Secondly, when he finally does pay back the $2,000 loan in say the following or an even later year, exactly how are you now declaring it a gift to the IRS, and why would you? If he paid back the loan, THEN IT WAS NEVER A GIFT! And besides, as I already mentioned, if it somehow was a gift, you don't have to declare, report, or file anything unless the total of all gifts to your brother in that one single year exceeded the annual gift tax limit, which again, is $16,000 for 2022.

And for the record, even if you do make gifts to someone in excess of $16,000 in value this year, it doesn't necessarily mean you're going to currently end up paying any gift tax to the IRS. Every US taxpayer/citizen under current law is granted a lifetime gift and estate tax exemption of $12.06M for 2022, which applies to gifts throughout their life, or against their estate at the death. That exemption amount is currently subject to COLA, and thus generally changes every year (it was at $11.7M for 2021). The requirement to file and report on federal Form 709, for every year in which you made gifts in excess of the annual gift tax exemption amount to any one person, is so the IRS knows how much in excess gifts you are reporting for that year so they can deduct it from your lifetime exclusion amount.
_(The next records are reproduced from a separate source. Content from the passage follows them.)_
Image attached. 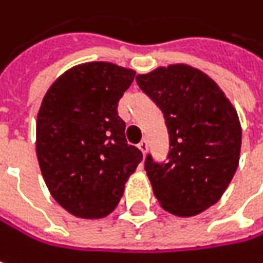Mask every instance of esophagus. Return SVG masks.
Instances as JSON below:
<instances>
[{
  "mask_svg": "<svg viewBox=\"0 0 263 263\" xmlns=\"http://www.w3.org/2000/svg\"><path fill=\"white\" fill-rule=\"evenodd\" d=\"M138 148L142 151V154H145L146 151H148V141H142L139 145H138Z\"/></svg>",
  "mask_w": 263,
  "mask_h": 263,
  "instance_id": "esophagus-1",
  "label": "esophagus"
}]
</instances>
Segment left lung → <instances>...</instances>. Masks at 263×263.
<instances>
[{
	"label": "left lung",
	"mask_w": 263,
	"mask_h": 263,
	"mask_svg": "<svg viewBox=\"0 0 263 263\" xmlns=\"http://www.w3.org/2000/svg\"><path fill=\"white\" fill-rule=\"evenodd\" d=\"M142 91L157 104L169 132L167 161L151 154L145 171L160 206L178 217L197 216L223 196L239 161L241 124L220 86L185 64L138 74Z\"/></svg>",
	"instance_id": "obj_1"
}]
</instances>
Whatever is left when you die is the amount that can then be passed to your heirs without any inheritance tax being owed on it. The whole idea is so that someone getting old and/or sick just can't gift away everything before they die to escape the federal inheritance tax on their estate when they finally do pass. And that also means that when you file and report these gifts on your annual federal Form 709 gift tax returns, you don't owe any current gift taxes, unless you end up using your entire lifetime gift and estate tax exclusion first. And so you know, under current law, the lifetime gift and estate tax exclusion is currently scheduled to be cut in half starting in 2026. Of course it could also be reduced (or however unlikely, increased) at any time by the government.

And one final point. If you are legally married, you can potentially double the amount of your annual gift tax exemption for gifts made to any single person by getting your spouse to agree to split the gift with you. So for example in 2022, if married and your spouse agrees, you could give up to $32,000 in gifts to someone and still not currently owe any gift tax, nor have your lifetime gift and estate tax exemption amount reduced by even a single dollar. Of course to do so, you and your spouse will both have to prepare and file your own individual Form 709 annual gift tax returns for the year the split gift was made, and affirmatively declare and report on them that you are splitting a gift(s). And there is no such thing as a jointly filed gift tax return for married couples, everyone is responsible to file their own.

Also for the record, some states have inheritance taxes as well, and I'm not even going to try and mention or get into the potential impact of gifts on them.

So people, please, please, please be careful when you are posting stuff about taxes and such on an online forum. If you aren't really experienced and truly don't know what you're talking about, it may be best to say nothing at all, as opposed to passing on bad info that could end up causing harm to others. And Swarmee, this isn't knocking you for trying to be helpful. It's just that some of what you're saying may not be currently or totally accurate, but someone reading it who thinks it is may end up doing something they shouldn't, or not doing something they should, as a result.